Stored data:
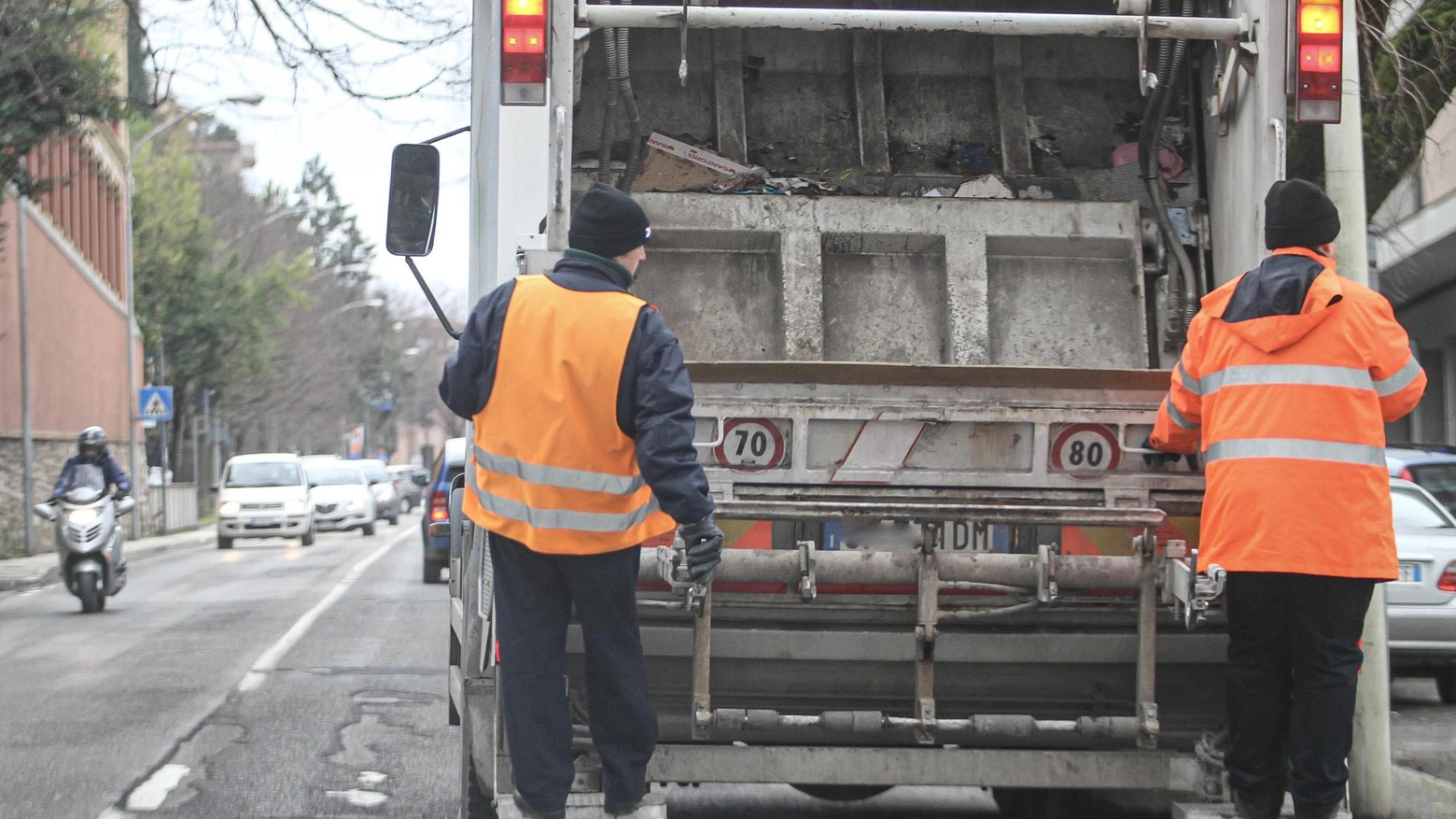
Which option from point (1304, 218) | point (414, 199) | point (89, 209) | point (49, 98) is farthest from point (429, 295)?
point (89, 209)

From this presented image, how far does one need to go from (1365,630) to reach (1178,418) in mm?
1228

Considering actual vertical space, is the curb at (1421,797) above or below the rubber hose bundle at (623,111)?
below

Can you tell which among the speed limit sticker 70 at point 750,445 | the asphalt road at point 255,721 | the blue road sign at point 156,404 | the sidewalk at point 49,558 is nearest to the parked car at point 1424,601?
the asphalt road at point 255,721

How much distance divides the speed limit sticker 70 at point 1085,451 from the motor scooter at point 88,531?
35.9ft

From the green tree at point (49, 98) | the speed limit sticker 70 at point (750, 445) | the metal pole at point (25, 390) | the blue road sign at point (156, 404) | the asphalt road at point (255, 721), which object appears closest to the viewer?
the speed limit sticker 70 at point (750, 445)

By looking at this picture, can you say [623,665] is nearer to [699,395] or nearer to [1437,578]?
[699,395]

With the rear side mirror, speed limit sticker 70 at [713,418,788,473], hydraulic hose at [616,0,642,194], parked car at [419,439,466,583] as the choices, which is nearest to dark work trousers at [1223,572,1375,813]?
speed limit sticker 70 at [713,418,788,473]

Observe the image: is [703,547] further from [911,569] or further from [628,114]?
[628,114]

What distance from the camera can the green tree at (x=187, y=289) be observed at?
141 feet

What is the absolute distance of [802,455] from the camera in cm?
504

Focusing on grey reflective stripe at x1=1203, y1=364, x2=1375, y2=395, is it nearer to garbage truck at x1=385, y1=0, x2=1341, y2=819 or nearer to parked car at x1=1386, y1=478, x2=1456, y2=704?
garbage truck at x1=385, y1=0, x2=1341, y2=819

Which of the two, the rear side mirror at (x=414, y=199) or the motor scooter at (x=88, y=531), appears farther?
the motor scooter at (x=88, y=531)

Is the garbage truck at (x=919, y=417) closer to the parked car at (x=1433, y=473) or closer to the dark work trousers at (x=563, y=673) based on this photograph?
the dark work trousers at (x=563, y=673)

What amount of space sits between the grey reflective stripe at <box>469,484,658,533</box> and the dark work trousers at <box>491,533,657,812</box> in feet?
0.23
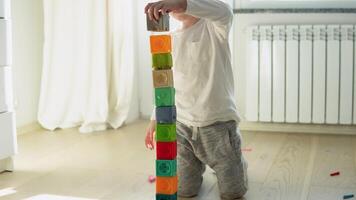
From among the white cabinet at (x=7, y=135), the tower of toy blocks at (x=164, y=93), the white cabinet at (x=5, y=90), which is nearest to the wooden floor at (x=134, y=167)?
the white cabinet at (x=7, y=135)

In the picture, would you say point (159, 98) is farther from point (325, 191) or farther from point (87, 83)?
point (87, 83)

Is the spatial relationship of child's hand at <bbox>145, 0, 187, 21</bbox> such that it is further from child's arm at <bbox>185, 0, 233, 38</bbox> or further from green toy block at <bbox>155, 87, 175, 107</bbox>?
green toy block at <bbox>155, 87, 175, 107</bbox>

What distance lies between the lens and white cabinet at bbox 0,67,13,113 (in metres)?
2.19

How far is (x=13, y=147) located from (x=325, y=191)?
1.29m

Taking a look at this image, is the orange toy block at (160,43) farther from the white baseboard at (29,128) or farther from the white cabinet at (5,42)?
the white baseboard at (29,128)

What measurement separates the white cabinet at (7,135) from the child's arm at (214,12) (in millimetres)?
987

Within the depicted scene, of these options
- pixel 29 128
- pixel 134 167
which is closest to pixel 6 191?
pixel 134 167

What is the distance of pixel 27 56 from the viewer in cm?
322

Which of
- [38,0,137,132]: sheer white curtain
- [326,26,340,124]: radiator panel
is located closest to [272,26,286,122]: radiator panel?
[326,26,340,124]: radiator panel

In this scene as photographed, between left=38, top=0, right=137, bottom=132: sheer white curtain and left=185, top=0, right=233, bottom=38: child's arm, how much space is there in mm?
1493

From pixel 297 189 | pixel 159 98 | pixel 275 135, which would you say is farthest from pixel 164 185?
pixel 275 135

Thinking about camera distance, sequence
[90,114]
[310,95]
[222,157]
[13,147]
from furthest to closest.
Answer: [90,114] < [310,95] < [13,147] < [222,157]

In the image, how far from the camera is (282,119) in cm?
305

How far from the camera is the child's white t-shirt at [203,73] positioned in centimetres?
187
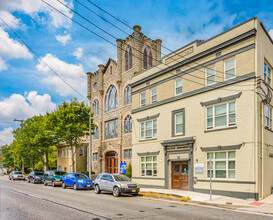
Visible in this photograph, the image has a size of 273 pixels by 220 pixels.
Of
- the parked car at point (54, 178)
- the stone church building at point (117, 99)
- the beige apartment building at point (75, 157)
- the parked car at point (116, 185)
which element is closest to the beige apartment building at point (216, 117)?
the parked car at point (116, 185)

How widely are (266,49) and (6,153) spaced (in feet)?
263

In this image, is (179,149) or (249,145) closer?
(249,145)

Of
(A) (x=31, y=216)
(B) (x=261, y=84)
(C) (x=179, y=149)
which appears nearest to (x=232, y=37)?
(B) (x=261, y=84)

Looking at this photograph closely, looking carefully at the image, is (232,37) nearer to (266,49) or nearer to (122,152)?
...
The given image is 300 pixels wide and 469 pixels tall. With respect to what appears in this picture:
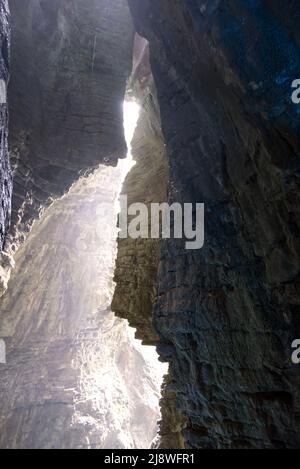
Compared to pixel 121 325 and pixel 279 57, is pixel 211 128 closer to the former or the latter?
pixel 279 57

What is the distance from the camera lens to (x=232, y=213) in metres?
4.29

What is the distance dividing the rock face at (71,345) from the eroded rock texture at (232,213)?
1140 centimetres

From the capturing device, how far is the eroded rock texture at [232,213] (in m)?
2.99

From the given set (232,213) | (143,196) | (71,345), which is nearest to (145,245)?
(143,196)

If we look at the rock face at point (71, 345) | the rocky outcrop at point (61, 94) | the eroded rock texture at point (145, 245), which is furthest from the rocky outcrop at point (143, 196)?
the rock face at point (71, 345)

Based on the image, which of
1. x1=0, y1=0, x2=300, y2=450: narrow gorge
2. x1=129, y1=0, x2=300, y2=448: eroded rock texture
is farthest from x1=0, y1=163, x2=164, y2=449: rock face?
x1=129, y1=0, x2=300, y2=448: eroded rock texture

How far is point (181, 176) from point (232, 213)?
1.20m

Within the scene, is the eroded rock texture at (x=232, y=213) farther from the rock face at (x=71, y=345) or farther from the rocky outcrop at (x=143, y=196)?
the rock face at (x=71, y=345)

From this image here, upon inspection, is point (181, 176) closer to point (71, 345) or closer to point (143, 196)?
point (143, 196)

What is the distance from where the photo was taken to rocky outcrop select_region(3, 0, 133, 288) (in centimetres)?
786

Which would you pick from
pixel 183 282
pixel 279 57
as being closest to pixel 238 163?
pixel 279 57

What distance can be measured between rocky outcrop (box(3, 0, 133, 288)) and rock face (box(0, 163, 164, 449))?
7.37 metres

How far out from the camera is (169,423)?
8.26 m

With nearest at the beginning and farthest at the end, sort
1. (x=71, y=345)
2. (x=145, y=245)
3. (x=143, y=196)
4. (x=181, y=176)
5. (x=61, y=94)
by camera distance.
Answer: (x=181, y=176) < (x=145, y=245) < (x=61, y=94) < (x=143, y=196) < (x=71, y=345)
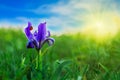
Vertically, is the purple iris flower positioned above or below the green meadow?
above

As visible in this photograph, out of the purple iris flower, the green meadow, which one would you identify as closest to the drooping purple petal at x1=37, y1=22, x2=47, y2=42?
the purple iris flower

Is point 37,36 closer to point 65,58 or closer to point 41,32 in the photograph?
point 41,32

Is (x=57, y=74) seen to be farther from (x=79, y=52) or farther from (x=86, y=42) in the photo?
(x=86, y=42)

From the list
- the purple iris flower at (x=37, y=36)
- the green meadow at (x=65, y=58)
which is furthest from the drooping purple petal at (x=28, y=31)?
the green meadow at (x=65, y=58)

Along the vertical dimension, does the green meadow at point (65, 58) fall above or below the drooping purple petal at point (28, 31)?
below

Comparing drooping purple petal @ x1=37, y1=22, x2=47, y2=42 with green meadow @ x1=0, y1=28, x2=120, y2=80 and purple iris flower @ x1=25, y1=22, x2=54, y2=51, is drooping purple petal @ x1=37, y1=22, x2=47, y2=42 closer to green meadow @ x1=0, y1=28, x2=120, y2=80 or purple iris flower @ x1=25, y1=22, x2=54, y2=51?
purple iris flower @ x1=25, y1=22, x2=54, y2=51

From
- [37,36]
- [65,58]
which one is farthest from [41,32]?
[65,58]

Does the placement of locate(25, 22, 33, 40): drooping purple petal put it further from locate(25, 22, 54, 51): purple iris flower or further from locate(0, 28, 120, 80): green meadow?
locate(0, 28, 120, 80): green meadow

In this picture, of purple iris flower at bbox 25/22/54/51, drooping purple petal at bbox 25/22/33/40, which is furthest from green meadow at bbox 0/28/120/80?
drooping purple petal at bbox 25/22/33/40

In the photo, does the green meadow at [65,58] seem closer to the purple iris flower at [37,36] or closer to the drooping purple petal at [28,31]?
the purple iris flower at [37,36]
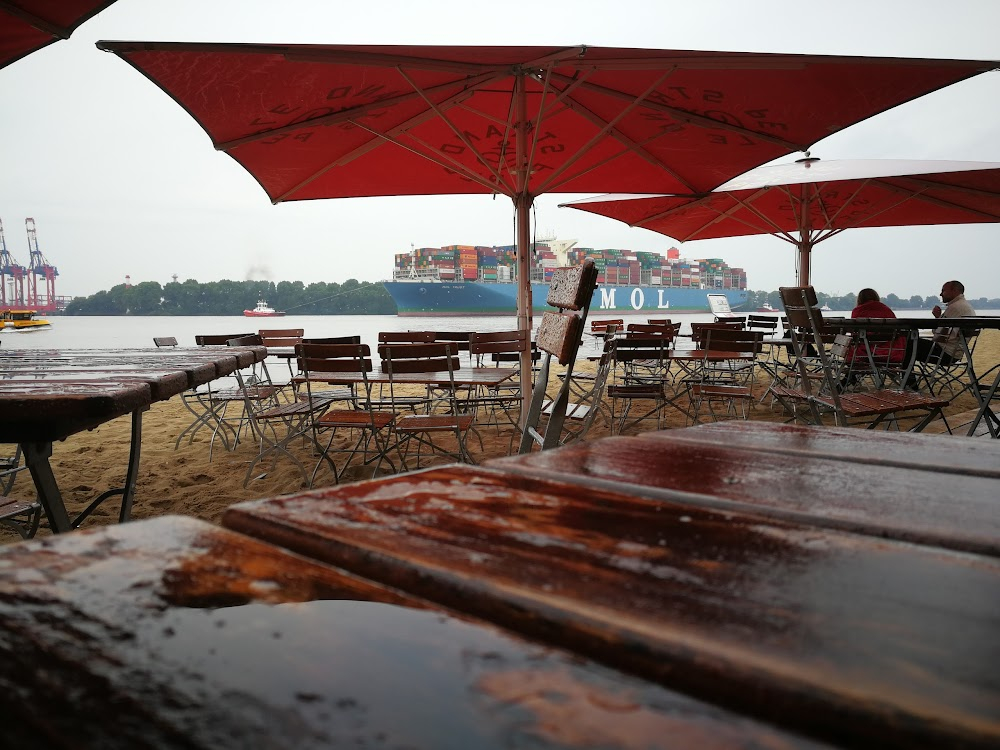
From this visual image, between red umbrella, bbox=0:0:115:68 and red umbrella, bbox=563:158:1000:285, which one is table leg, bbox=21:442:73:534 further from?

Instructions for the task: List every line in the data above that contains the string "dark". Matching is case-sensitive.

Answer to this task:
With the rear side mirror, speed limit sticker 70 at [713,418,788,473], hydraulic hose at [616,0,642,194], parked car at [419,439,466,583] as the choices, which is nearest to dark work trousers at [1223,572,1375,813]?
Is the garbage truck at (x=919, y=417) closer to the parked car at (x=1433, y=473) or closer to the dark work trousers at (x=563, y=673) based on this photograph?
the dark work trousers at (x=563, y=673)
What amount of space sits between the grey reflective stripe at <box>469,484,658,533</box> and the dark work trousers at <box>491,533,657,812</box> in feet?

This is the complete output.